Description of the task
Return only the stretch of the material below that begins with the line containing "Close-up of hands holding hamburger outdoors" and ends with the line containing "5.7K aerial stock", exactly; both of those lines belong to it.

Data shown
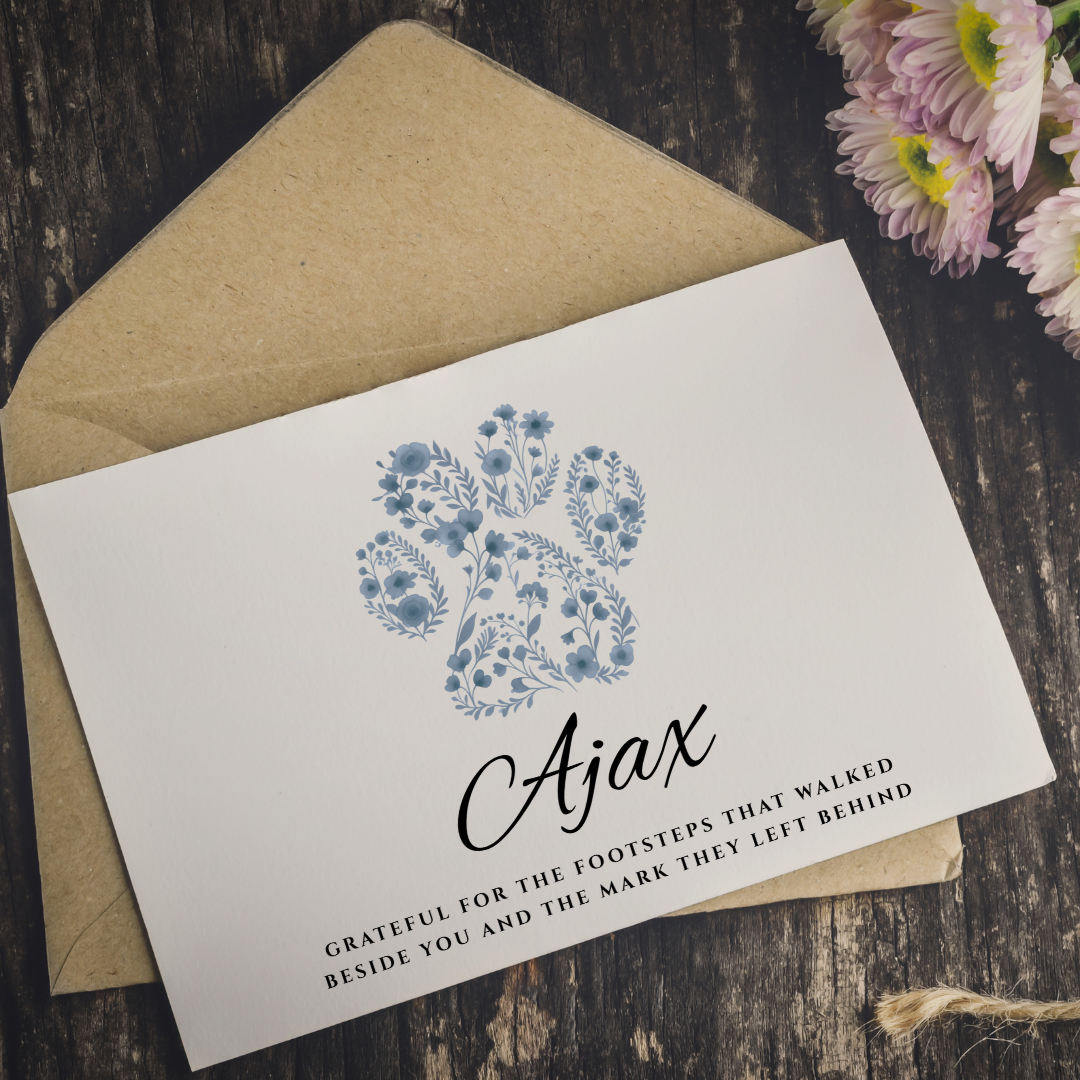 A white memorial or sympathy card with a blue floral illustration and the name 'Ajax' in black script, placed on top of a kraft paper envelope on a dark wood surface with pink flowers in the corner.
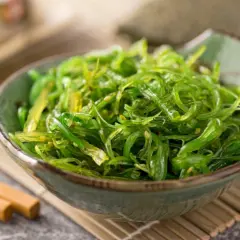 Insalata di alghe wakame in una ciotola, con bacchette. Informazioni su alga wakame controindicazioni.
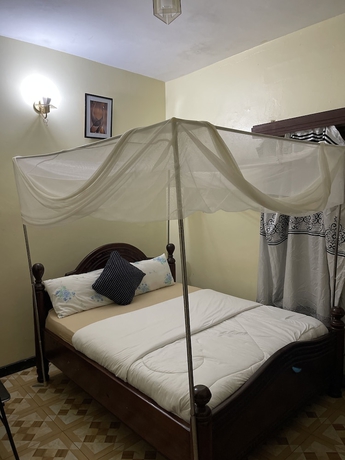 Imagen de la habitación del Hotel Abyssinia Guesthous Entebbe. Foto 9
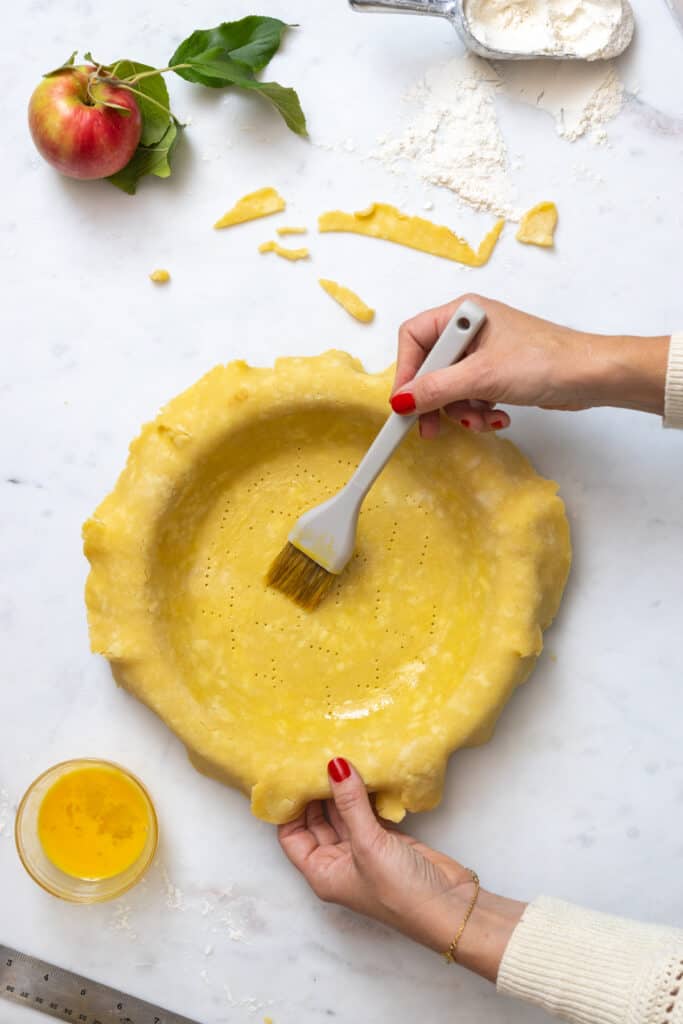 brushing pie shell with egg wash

...

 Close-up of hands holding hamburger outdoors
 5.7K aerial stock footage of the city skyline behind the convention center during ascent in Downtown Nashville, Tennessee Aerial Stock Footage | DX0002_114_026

Result of the task
 Close-up of hands holding hamburger outdoors
 5.7K aerial stock footage of the city skyline behind the convention center during ascent in Downtown Nashville, Tennessee Aerial Stock Footage | DX0002_114_026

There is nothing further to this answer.